The News reported on Feb. 6, 1897 that Thomas had barely missed the chance to present his case to Michigan Gov. Hazen Pingree.

"One of the arguments that is being made to Gov. Pingree is the old age of Thomas,” The News said. “The governor had intended to have a talk with him when he called at the prison to see (another inmate), but he didn’t have time ... Thomas is said to have been an exemplary prisoner ... he draws $12 a month pension for wounds received as a soldier."

Pingree never heard Thomas' case.

On May 31, 1899, Thomas died in the prison hospital after suffering a stroke a month earlier. He was 85.
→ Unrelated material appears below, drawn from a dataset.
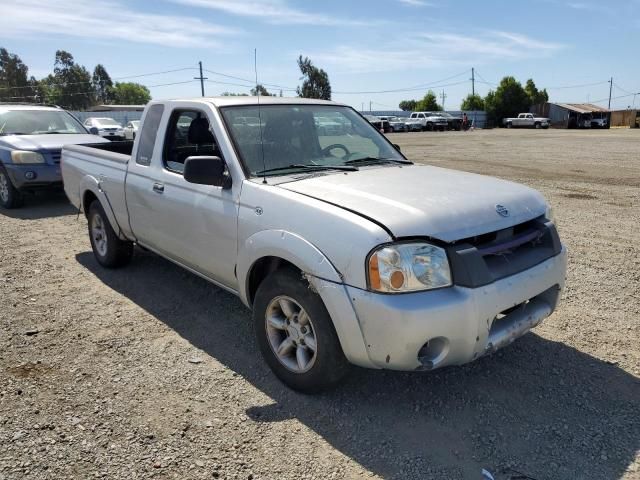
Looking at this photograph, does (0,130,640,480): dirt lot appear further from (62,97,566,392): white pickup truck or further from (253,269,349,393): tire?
(62,97,566,392): white pickup truck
Did Thomas commit a crime that was, according to The News in 1895, “one of the most brutal murders in the criminal annals of Detroit?" Was he innocent as he and his supporters claimed?

Was the circumstantial evidence enough to prove Thomas' guilt? Were his attorneys given enough time to prepare a defense? Was the jury influenced by the angry mobs that threatened to riot if Thomas was acquitted?

The answers can't be found in The Detroit News archives.

But independent of the Toledo native's guilt or innocence, on Dec. 12, 2012, Thomas was formally acknowledged for his Civil War service, when the Ohio General Assembly voted to posthumously venerate the 511 African American Ohioans who had volunteered for the 54th and 55th “Colored” Regiments of Massachusetts.

“The soldiers of the 54th Regiment of the Massachusetts Volunteer Infantry served with honor,” the resolution said. “These 511 Ohio soldiers have not been recognized for their contribution to the Union cause.”